Vilijampolė is a neighborhood in the city of Kaunas, Lithuania, located on the right bank of the Neris River and the Nemunas River, near their confluence. Part of a larger Vilijampolė elderate which consists of Vilijampolė, Lampėdžiai, Panerys, and Veršvai neighorhoods, and covers 1438 hectares with population of 23,687 people.

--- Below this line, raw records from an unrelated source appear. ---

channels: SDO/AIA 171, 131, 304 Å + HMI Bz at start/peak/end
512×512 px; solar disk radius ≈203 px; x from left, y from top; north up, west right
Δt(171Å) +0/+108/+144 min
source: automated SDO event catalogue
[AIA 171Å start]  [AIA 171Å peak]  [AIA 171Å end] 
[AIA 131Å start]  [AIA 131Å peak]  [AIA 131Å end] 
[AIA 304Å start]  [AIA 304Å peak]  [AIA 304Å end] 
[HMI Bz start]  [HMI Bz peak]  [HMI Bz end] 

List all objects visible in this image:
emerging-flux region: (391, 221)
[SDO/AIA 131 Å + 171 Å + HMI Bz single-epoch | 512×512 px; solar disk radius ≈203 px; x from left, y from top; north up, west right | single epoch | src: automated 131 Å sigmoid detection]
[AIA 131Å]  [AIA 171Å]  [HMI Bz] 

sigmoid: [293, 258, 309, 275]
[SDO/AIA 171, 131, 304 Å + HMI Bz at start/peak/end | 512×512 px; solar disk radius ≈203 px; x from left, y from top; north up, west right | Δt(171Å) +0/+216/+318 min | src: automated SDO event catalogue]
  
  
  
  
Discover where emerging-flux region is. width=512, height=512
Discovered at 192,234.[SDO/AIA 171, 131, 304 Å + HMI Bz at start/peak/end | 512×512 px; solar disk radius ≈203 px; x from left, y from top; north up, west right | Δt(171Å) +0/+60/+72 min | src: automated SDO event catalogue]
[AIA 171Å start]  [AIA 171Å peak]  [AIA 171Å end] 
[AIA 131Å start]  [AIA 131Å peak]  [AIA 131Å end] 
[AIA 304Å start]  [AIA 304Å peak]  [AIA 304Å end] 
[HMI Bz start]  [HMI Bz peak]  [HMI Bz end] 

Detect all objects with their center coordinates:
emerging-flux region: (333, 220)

In the past, it was a separate town from Kaunas. The Jews are known to have settled here since the fourteenth century. Due to this the place was referred to as Judenstadt, 'Jewtown'. The popular nickname Slabotkė is still in use, derived from the Polish name of the place, Słobódka Wiliampolska. The word Wiliampolska is an adjective from "Wiliampol" ("Wilia town"), derived from the Slavic name of the nearby Neris river - Wilia; and "słobódka" means "little sloboda", i.e. 'little free settlement'. Later this name was Lithuanised into "Vilijampolė". Historically, it was the home of the Slabodka yeshiva, or Yeshivas Knesses Yisrael, and the main site of the Nazi-imposed Kaunas Ghetto, from 1943 the Kaunas concentration camp (KZ Kauen).

The Lithuanian Veterinary Academy campus is located in the neighbourhood. Two bridges across the Neris connect Vilijampolė with the main part of the city. Petras Vileišis Bridge connects the district with the Old Town and Varniai Bridge with the neighbourhood of Žaliakalnis.